11 Ideas To Banish Power Struggles In Couples

In couples we can reproduce very toxic patterns and schemes that we have learned from society without realizing it. Stopping them is in our hands.
fight power couple

In all human relationships there are power struggles, and we all want to win each and every battle we wage against others.

We each have our interests, our needs and our desires, and we establish our own strategies to achieve this: we position ourselves as dominators or dominated, and from there we manipulate our reality and others to achieve what we need.

In these conditions, relating as a couple is complicated, because we are more used to making war than to loving each other, and we are better at fighting than cooperating.

The couple requires a huge teamwork, a lot of complicity, generosity, solidarity, sincerity, honesty, and a lot of communication. And it is not easy to relate from the companionship in a patriarchal and macho society in which women are below men in the social hierarchy.

How to end power struggles in the couple

The patriarchies that inhabit us have to work hard to build egalitarian relationships based on respect, tenderness, teamwork, honesty, loving communication, and equality. Here are some of the things we can do to end power struggles in the couple:

  1. Love is not a war. Do not turn your lovers into enemies who must be defended and who must be won anyway. Enjoy love as a space of pleasure and companionship, in which you can be yourself and in which both of you can build a beautiful love story, free from abuse and violence.
  2. Identify and work on relationship patterns
  3. of patriarchal romanticism. Behaviors that seem “normal” or “natural” when we are in a relationship such as possessiveness, jealousy, control over the partner, are patriarchal relationship schemes based on domination and submission, and are often violent. However, we do not recognize as violence our way of imposing ourselves on the other, nor insults, blackmail, threats, victimhood, punishments, deceit and lies. And it is that they have made us believe that passionate violence is love, and that the more passion there is, the more suffering is generated in the couple, and therefore, the more love there is. However, we already know that there is no reason to suffer and have a bad time: love is one of the most beautiful experiences in life and you have to enjoy it.
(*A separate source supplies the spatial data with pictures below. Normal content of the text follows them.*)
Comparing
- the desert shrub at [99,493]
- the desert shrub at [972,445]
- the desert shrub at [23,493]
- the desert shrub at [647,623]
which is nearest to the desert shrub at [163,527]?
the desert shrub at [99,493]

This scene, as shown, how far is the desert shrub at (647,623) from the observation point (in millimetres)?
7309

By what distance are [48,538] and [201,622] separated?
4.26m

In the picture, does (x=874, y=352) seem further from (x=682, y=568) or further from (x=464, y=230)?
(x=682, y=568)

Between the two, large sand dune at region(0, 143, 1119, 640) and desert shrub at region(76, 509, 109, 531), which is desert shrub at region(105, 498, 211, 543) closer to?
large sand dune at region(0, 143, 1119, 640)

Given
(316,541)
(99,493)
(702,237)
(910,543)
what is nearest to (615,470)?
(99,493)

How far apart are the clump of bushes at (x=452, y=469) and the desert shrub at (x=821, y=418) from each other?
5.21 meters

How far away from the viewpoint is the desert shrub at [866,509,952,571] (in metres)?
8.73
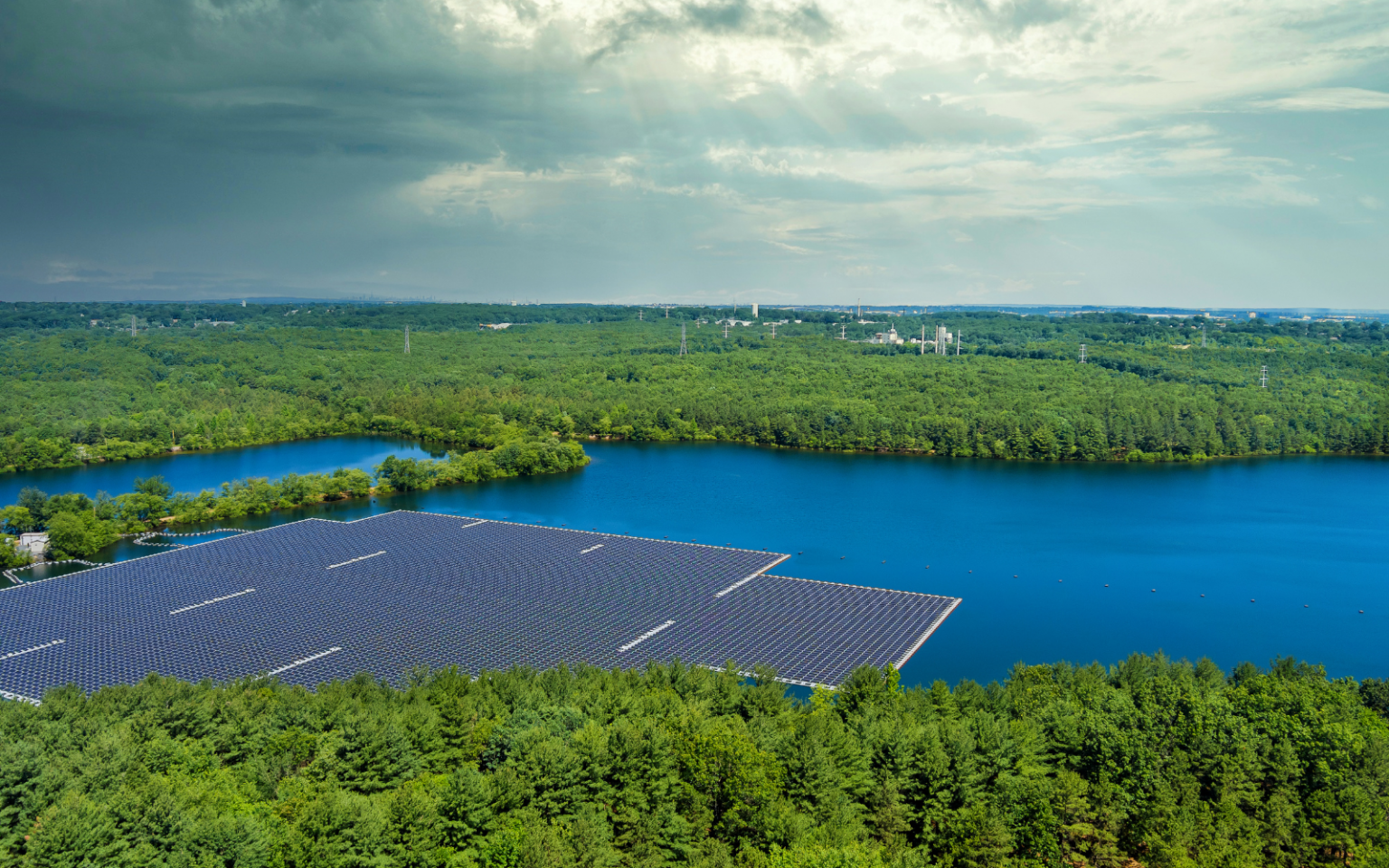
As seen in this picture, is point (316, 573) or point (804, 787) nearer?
point (804, 787)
  4. Dissidence. We must disobey all gender mandates that turn women into men’s servants: we must end the free work of women, and distribute care, upbringing and housework between both members of the couple. Currently they continue to enjoy three more hours a day of free time while we do double and triple shifts. We were not born to be maids or servants: in order to be able to relate on an equal basis, it is essential to relate horizontally, break with roles and traditions, and distribute tasks on equal terms
  5. Self-criticism. Men have to work their masculinity in depth, to free themselves from machismo. Accustomed to relating from competitiveness, they have to unlearn everything in order to learn to relate horizontally within the couple. They have to work companionship with women, learn to express what they feel and what they want, and learn to make an honest pact. We also have to work on our own: the changes are individual, and also collective.
  6. Work your Ego. The Ego always wants to dominate, impose its norms, satisfy its desire, receive applause and recognition from others, awaken their admiration and envy, manipulate its reality and the people with whom it relates. The Ego needs to win, it likes to be obeyed, it likes others to submit, it always needs to feel that it has power and control. We have to work hard so that it does not spoil our relationships: the more selfish and self-centered we are, the worse we function as a couple.
  7. Learn to say no
  8. If you’re the person who always gives in You will feel much better if you are able to assertively say why you do not want to do something, or why you do not agree on something, or because there are things that make you feel bad.

  9. Learn to give in if you are used to imposing your will. Learn to be humble and generous: you don’t have to win every battle. It is not important to always be the winner. You learn a lot when you don’t get everything you want: take the opportunity to learn to make pacts that benefit both of you, or that, at least, do not harm either of you.
  10. Set your limits. Most things are negotiable, but there are a few that are non-negotiable. Everyone has their red lines, it is important to be clear about them and respect them, your own and those of the other person. If the red lines collide head-on, it is better not to continue with the relationship: neither of you have to give in on things that you consider essential in your lives.
  11. Learn to practice loving communication. Listen to your partner, express your feelings without hurting anyone, be sincere or sincere with the other person, explain what you want without adopting an aggressive or victimizing style. We have to learn to converse, negotiate, give in, agree, distribute tasks and assume responsibilities equally.
  12. Avoid drama and violence
  13. . Even when we are angry or hurt, we can treat each other well, speak to each other with respect, walk away carefully, or sit back and talk if we already feel ready to have a deep conversation. No insults, no blame, no humiliating or disparaging remarks, no mistreatment.

  14. Use your sense of humor and your creativity when you are in a power struggle. It’s all a lot easier when we can both laugh at the situation, and at ourselves. Laughing, it is easier to start looking for solutions that help us get out of the conflict without either of us feeling like a loser, it is easier to relativize and downplay the conflict, and it better disposes both of us to negotiate the best for both of us.